Biocompatibility Assessment of Edwards Vantex Central Venous

Biocompatibility Assessment of
Edwards Vantex Central Venous Catheter
with Oligon Material vs.
Chlorhexidine and Silver Sulfadiazine
(Antiseptic) Coated Central Venous Catheter
Vantex CVC Whitepaper 03
Vantex CVC vs. Antiseptic CVC
Written by:
Jeffrey M. Lohre, M.A.
Edwards Lifesciences LLC
John W. Sagartz, D.V.M.,
Diplomate, A.C.V.P.
Body fluids interact with
silver and platinum particles in the material,
causing a release of silver ions.
Introduction
Central venous catheters (CVC) are integral to the care of critically
ill patients. Nosocomial infections associated with CVC’s are a
serious medical complication. To address this problem, numerous
methods have been developed to modify the surface of catheters to
reduce bacterial adherence and biofilm formation. Two such products commercially available today are the Vantex Central Venous
Catheter with Oligon material (with or without heparin coating*)
and a chlorhexidine/silver sulfadiazine coated CVC from Arrow
International, Inc. (antiseptic-coated CVC).
The Vantex Central Venous Catheter utilizes an antimicrobial
material called Oligon that is extruded from polyurethane combined with natural silver and platinum metals and carbon black.

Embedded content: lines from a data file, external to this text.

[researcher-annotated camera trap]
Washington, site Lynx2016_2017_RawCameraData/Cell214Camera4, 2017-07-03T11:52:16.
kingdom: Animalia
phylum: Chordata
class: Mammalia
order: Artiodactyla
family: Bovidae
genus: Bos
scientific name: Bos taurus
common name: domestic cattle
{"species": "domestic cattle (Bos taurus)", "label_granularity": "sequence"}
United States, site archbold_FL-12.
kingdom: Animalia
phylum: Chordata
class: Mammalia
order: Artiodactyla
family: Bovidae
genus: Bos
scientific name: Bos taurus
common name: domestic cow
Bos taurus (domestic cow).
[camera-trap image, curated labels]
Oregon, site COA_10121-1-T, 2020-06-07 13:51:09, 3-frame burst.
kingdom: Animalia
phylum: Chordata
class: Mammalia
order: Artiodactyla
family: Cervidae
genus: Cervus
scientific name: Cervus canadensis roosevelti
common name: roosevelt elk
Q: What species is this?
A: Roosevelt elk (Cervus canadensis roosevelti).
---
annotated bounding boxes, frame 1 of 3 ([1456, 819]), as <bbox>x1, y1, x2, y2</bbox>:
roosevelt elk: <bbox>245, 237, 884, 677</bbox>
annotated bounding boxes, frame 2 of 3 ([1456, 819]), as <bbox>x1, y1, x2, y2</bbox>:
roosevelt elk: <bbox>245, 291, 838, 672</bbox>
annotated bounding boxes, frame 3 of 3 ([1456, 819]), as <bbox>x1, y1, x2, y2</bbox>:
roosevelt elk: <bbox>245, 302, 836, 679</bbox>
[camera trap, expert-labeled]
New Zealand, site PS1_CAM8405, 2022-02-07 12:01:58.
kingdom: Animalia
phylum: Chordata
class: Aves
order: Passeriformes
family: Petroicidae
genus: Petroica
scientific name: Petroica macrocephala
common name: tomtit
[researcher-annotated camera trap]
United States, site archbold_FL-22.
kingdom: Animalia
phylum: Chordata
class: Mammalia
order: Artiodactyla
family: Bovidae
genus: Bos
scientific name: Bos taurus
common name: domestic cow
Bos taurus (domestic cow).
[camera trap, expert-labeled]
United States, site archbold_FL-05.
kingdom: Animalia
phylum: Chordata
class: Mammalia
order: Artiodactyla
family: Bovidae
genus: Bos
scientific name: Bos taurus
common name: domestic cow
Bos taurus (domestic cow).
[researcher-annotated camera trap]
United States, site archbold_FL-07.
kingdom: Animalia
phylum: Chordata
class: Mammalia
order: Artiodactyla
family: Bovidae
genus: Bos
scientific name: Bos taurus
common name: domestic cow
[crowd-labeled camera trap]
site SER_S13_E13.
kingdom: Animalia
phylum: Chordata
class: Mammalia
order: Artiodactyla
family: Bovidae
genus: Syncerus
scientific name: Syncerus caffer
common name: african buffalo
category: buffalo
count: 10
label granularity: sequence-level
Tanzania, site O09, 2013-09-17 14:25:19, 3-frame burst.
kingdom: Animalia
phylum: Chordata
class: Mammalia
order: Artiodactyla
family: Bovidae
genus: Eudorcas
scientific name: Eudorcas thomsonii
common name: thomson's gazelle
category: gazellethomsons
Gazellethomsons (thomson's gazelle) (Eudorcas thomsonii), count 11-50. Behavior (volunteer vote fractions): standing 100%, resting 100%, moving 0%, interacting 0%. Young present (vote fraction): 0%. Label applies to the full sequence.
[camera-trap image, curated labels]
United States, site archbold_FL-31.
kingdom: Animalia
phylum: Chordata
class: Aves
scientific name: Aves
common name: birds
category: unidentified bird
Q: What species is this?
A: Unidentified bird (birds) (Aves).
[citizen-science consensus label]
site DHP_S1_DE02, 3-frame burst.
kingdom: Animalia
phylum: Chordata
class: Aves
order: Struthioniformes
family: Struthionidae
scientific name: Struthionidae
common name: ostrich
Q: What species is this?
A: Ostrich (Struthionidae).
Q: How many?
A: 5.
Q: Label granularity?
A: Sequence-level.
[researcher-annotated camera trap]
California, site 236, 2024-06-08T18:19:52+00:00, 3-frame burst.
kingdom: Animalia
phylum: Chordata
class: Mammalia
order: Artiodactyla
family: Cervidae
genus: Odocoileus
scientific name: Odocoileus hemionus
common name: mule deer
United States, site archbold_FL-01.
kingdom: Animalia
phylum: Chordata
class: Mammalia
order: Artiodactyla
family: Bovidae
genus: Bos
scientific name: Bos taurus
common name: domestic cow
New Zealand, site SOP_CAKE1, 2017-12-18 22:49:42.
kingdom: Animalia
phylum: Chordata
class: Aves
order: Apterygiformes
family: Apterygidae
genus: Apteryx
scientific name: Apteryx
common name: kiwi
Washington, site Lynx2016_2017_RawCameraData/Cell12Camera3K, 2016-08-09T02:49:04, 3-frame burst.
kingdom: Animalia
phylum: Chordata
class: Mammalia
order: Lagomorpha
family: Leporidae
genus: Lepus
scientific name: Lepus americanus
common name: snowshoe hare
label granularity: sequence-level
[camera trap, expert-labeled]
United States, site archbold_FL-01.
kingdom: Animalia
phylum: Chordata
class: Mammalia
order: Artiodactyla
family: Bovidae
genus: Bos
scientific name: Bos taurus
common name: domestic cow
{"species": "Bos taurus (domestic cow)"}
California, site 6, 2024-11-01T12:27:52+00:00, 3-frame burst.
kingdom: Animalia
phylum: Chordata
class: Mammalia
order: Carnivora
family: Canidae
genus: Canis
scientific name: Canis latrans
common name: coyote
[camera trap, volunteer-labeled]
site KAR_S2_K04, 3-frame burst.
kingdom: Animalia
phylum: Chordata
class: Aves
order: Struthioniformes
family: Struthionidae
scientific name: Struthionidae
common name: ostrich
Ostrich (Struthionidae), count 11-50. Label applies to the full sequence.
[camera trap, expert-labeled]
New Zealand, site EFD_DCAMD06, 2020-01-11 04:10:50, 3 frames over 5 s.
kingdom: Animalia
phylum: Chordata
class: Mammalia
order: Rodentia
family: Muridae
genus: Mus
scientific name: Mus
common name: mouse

Since the antimicrobial properties are integral to the Oligon
material, antimicrobial protection is inherent to both the inner
and outer surfaces of the catheter. The antiseptic-coated CVC is
comprised of silver sulfadiazine and chlorhexidine, which is only
(at the time this test was conducted) applied to the outer surface
of the catheter. While both CVC devices have been shown to be
efficacious at reducing bacterial growth in limited studies, the
potential for allergic or sensitivity response of patients exposed
to these catheters has not been thoroughly researched. The aim
of this study was to examine the biocompatibility of both of these
antimicrobial catheters.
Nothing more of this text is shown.